What It Actually Means To Be An Introvert, Because It’s So Much More Than Being Shy

What people fail to realize is that being an introvert isn’t black and white.

It’s more than just despising small talk and awkward encounters, because let’s be honest here- I don’t think anyone is a fan of either of those. It’s not a diagnosed illness that can be cured with medications or surgical procedures. An introvert genuinely lacks the capacity to hold a conversation with someone without overthinking and overanalyzing every word that’s being said.

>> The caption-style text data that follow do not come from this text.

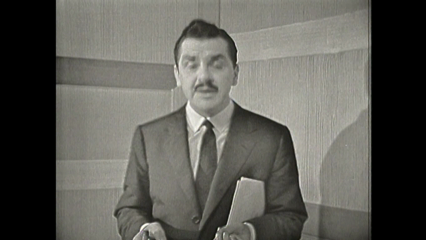 The Ernie Kovacs Show - July 2, 1956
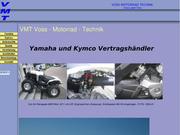 VMT Voss Motorrad Technik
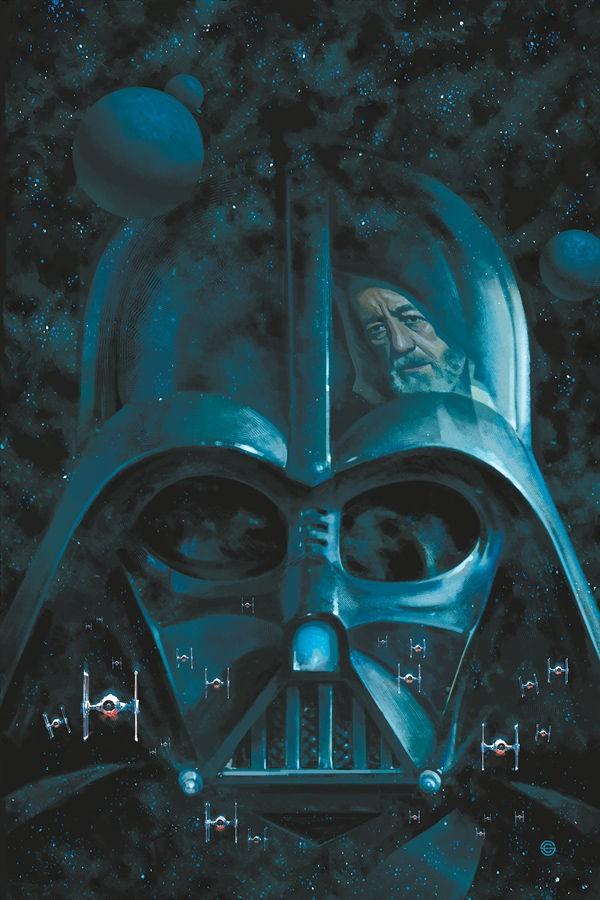 Star Wars 14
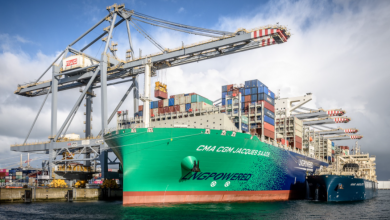 Photo of CMA CGM rides the trade recovery wave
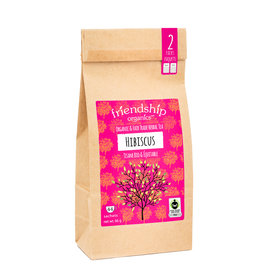 Friendship Tea Hibiscus Friendship Tea Twinpack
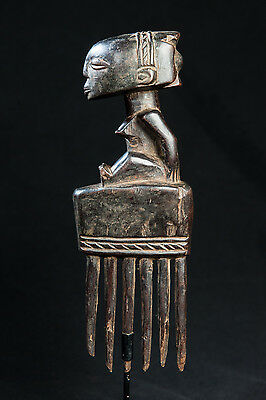Luba, Comb with Female Ancestor Sculpture, D.R. Congo, Central African art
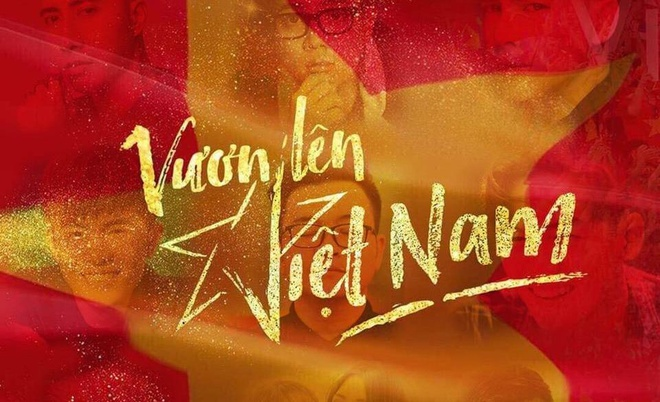 MV Viet Nam viet len giac mo hinh anh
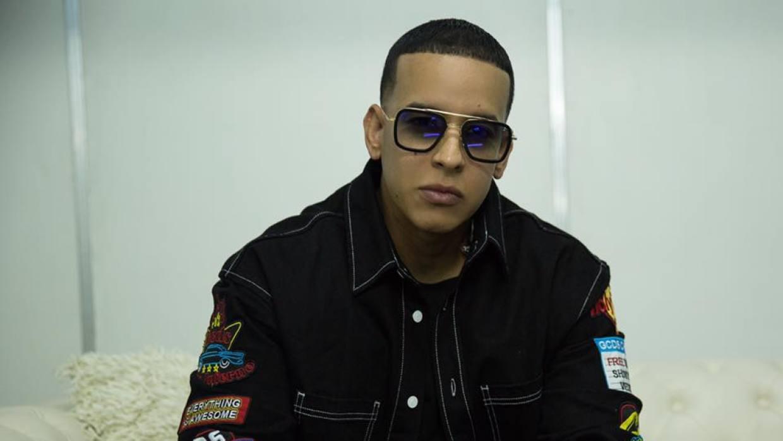 """El videoclip de """"La rompe corazones"""" fue grabado en Venezuela"""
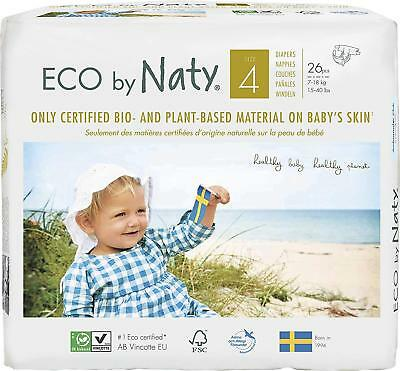 Eco By Naty Premium Disposable Diapers For Sensitive Skin, Size 4, 7 To 18 Kg,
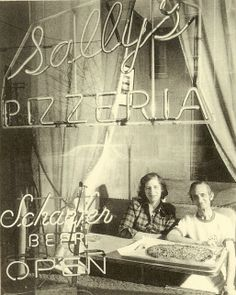 Sallys was established in 1938 by Salvatore Consiglio. Renown for thin crust pizza still baked today in the same coal-fired oven that has been in operation for over 60 years. Continuously operated...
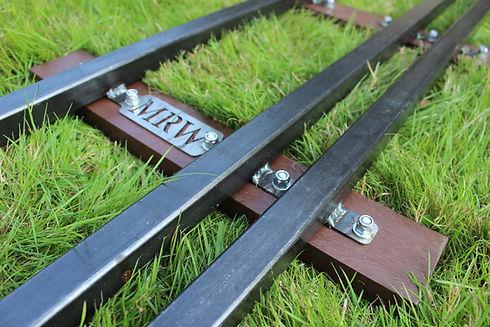 Multi Gauge track close up low rez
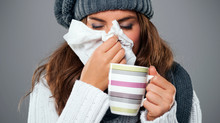 Stuffy, Sneezy, Yucky Colds - Remedies that can help!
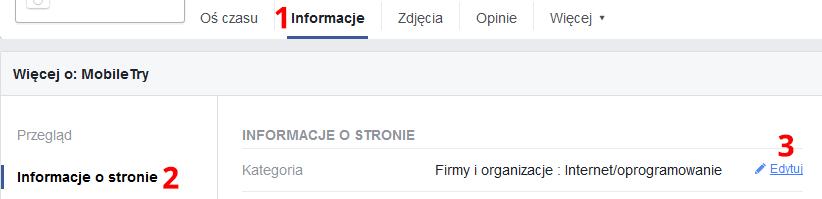 Zmiana kategorii na Facebooku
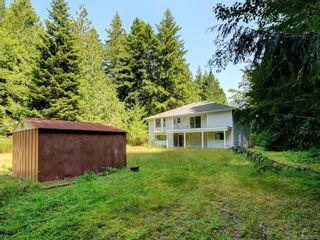 Photo 9: 7910 Tugwell Rd in SOOKE: Sk Otter Point House for sale (Sooke)  : MLS®# 822627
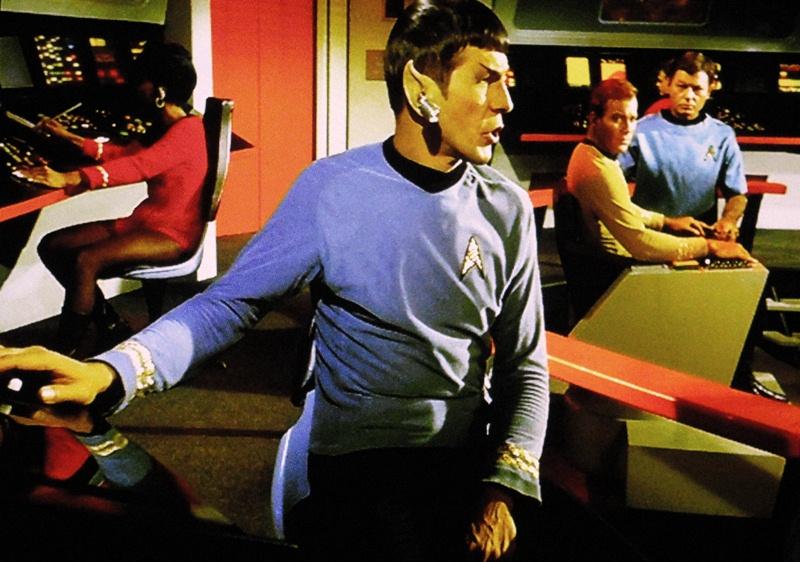 Star Trek The Original Series Rewatch: Where No Man Has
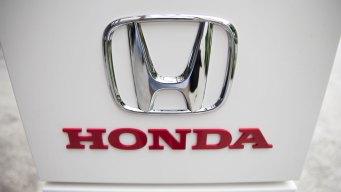 Honda llama a revisión más vehículos por bolsas de aire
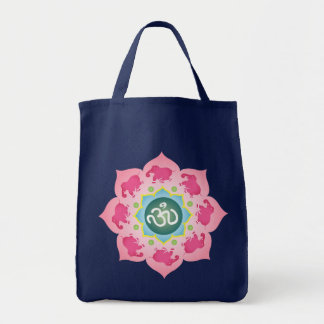 Yoga Bag Pink elephants Namaste Lotus Flower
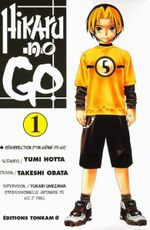 Couverture Hikaru no Go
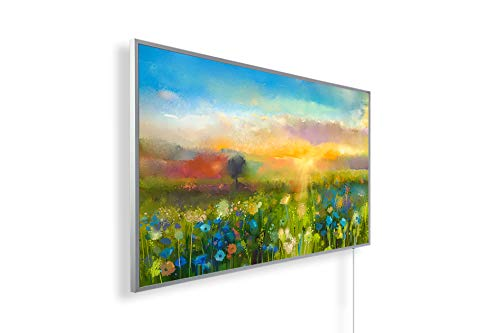 450W/600W/800W/1000Watt Infrarotheizung mit TÜV - Bildheizung Ölgemälde Kunst – Smart Home Digitalthermostat per Handy/App steuer- und programmierbar (IOS und Android)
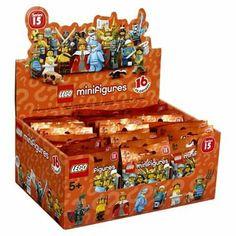 #MINIFIGURAS #LEGO #SERIE15 Nueva serie de minifiguras de LEGO, la serie 15, basadas en los personajes de ficción y terror más famosos de la literatura y el cine. 16 nuevos y diferentes personajes de esta simpática serie de minifiguras.  Disponible ya en #gologloboloco  #golosinas #Guadarrama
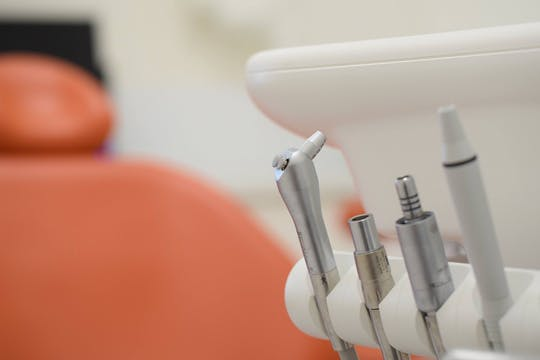 Wattle Grove Dental Centre Dentist Dental Clinic In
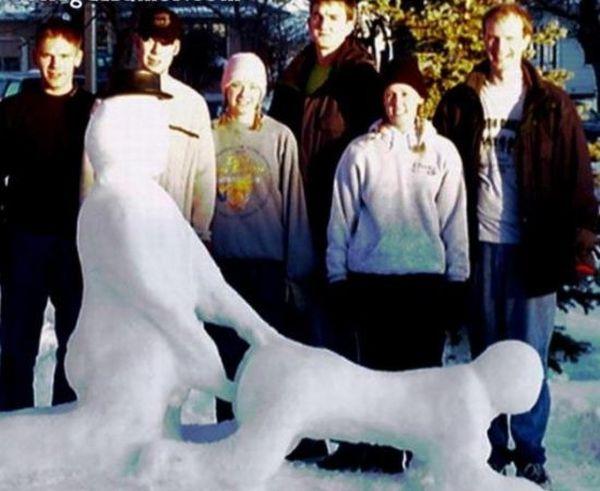 Снеговики для взрослых (20 фото)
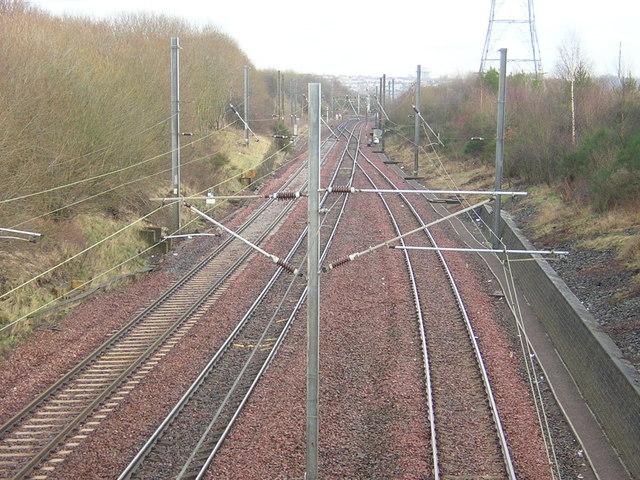 Railway Near Newton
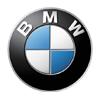 COC modèle BMW 2.5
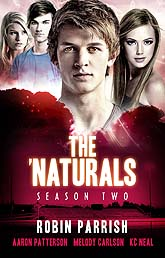 Cover naturals 2 final RP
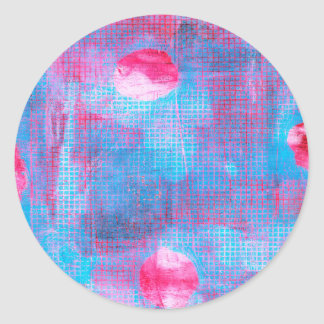 Crimson Clover Abstract Art Circles Grid Pink Blue Classic Round Sticker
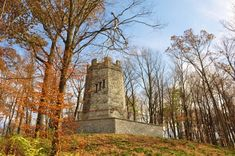 One local legend claims that the tower was built during the Civil War and that a woman plunged to her death from the top of the tower after hearing the news of her husband's death.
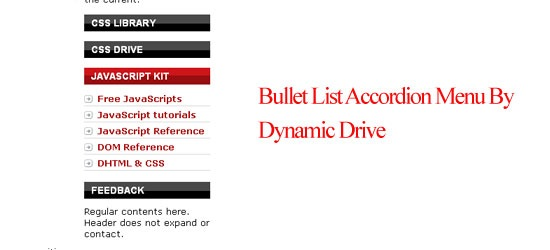 Bullet List Accordion Menu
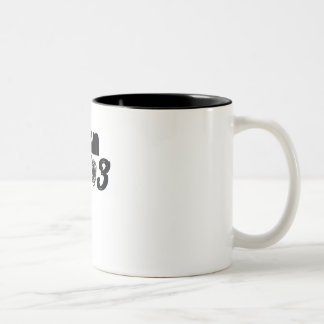 Team Rx3 Mug
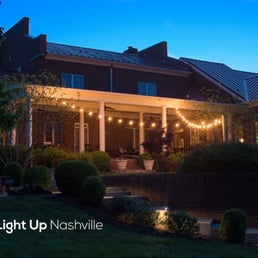 Photo of Light Up Nashville - Goodlettsville TN United States. Patio string lights & Light Up Nashville - Lighting Fixtures u0026 Equipment - 109 East Ave ... azcodes.com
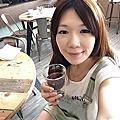 2015-0406 阿法咖啡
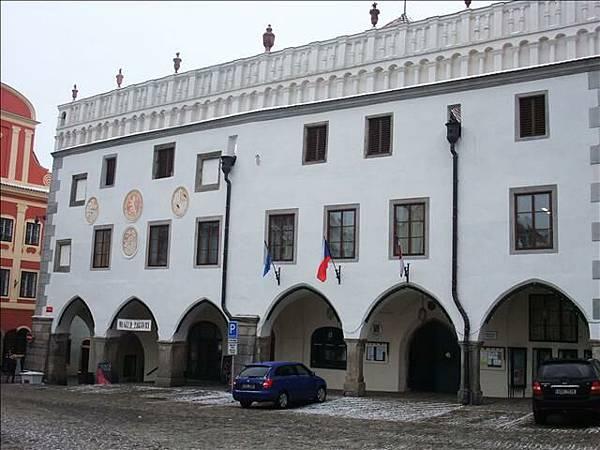 這是庫倫洛夫的市政廳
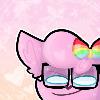 Rainbowdashdedly's avatar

They crave human interaction but once the opportunity arises they will likely retreat back into their shell where they find solidarity. Introverts crave solitude. They find solitude in their alone time and sometimes it can put a strain on relationships.

When my phone rings, I panic. Did somebody text me to hangout? Did I make plans when I was feeling outgoing and now I have to bail? I want to be alone right now, but how do I tell people that without sounding like a total weirdo and perpetual loner. I can’t tell you the amount of times I’ve offended a friend or loved one because I legitimately just wanted to be alone.

It’s exhausting to explain to others that you’d rather spend time alone instead of meeting them out for drinks. Yes, we may all want time to ourselves, but an introvert indisputably needs it. I genuinely feel pained when I need to explain to a friend that I simply want to be by myself and that it’s not personal. It never has been and it never will be personal, and this is why we’re often misunderstood.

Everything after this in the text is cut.